Each line below needs to be repeated precisely as it is.

(Stored items)
◆ ◆ ◆ ◆ ◆ ◆ ◆

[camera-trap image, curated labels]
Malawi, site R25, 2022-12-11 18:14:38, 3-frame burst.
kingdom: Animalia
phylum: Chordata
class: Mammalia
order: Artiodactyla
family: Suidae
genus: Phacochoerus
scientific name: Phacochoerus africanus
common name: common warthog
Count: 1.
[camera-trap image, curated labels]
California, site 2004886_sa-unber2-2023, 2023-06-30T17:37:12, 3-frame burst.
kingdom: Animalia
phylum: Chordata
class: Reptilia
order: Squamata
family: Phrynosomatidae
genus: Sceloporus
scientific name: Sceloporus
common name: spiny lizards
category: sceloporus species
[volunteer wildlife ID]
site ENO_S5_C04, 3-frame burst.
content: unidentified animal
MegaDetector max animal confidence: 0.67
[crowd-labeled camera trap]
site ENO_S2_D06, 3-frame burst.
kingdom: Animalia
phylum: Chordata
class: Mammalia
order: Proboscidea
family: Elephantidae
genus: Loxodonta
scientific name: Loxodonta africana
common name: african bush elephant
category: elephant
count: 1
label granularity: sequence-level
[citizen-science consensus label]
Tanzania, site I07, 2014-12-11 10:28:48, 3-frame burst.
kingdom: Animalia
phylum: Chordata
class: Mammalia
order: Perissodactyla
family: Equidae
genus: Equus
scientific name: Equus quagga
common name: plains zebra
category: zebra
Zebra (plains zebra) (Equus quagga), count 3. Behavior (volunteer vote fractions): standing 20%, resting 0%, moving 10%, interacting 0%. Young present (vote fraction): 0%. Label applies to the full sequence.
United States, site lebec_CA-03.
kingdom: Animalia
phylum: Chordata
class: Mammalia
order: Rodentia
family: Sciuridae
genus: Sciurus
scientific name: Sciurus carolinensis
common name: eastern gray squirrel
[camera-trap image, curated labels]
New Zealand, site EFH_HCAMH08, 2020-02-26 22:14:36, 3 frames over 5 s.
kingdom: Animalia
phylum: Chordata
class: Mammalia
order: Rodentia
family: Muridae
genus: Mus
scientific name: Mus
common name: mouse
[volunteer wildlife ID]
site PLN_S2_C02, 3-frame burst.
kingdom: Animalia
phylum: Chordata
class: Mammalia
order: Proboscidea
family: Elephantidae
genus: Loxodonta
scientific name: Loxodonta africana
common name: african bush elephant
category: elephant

◆ ◆ ◆ ◆ ◆ ◆ ◆

Task solution:
[camera-trap image, curated labels]
Malawi, site R25, 2022-12-11 18:14:38, 3-frame burst.
kingdom: Animalia
phylum: Chordata
class: Mammalia
order: Artiodactyla
family: Suidae
genus: Phacochoerus
scientific name: Phacochoerus africanus
common name: common warthog
Count: 1.
[camera-trap image, curated labels]
California, site 2004886_sa-unber2-2023, 2023-06-30T17:37:12, 3-frame burst.
kingdom: Animalia
phylum: Chordata
class: Reptilia
order: Squamata
family: Phrynosomatidae
genus: Sceloporus
scientific name: Sceloporus
common name: spiny lizards
category: sceloporus species
[volunteer wildlife ID]
site ENO_S5_C04, 3-frame burst.
content: unidentified animal
MegaDetector max animal confidence: 0.67
[crowd-labeled camera trap]
site ENO_S2_D06, 3-frame burst.
kingdom: Animalia
phylum: Chordata
class: Mammalia
order: Proboscidea
family: Elephantidae
genus: Loxodonta
scientific name: Loxodonta africana
common name: african bush elephant
category: elephant
count: 1
label granularity: sequence-level
[citizen-science consensus label]
Tanzania, site I07, 2014-12-11 10:28:48, 3-frame burst.
kingdom: Animalia
phylum: Chordata
class: Mammalia
order: Perissodactyla
family: Equidae
genus: Equus
scientific name: Equus quagga
common name: plains zebra
category: zebra
Zebra (plains zebra) (Equus quagga), count 3. Behavior (volunteer vote fractions): standing 20%, resting 0%, moving 10%, interacting 0%. Young present (vote fraction): 0%. Label applies to the full sequence.
United States, site lebec_CA-03.
kingdom: Animalia
phylum: Chordata
class: Mammalia
order: Rodentia
family: Sciuridae
genus: Sciurus
scientific name: Sciurus carolinensis
common name: eastern gray squirrel
[camera-trap image, curated labels]
New Zealand, site EFH_HCAMH08, 2020-02-26 22:14:36, 3 frames over 5 s.
kingdom: Animalia
phylum: Chordata
class: Mammalia
order: Rodentia
family: Muridae
genus: Mus
scientific name: Mus
common name: mouse
[volunteer wildlife ID]
site PLN_S2_C02, 3-frame burst.
kingdom: Animalia
phylum: Chordata
class: Mammalia
order: Proboscidea
family: Elephantidae
genus: Loxodonta
scientific name: Loxodonta africana
common name: african bush elephant
category: elephant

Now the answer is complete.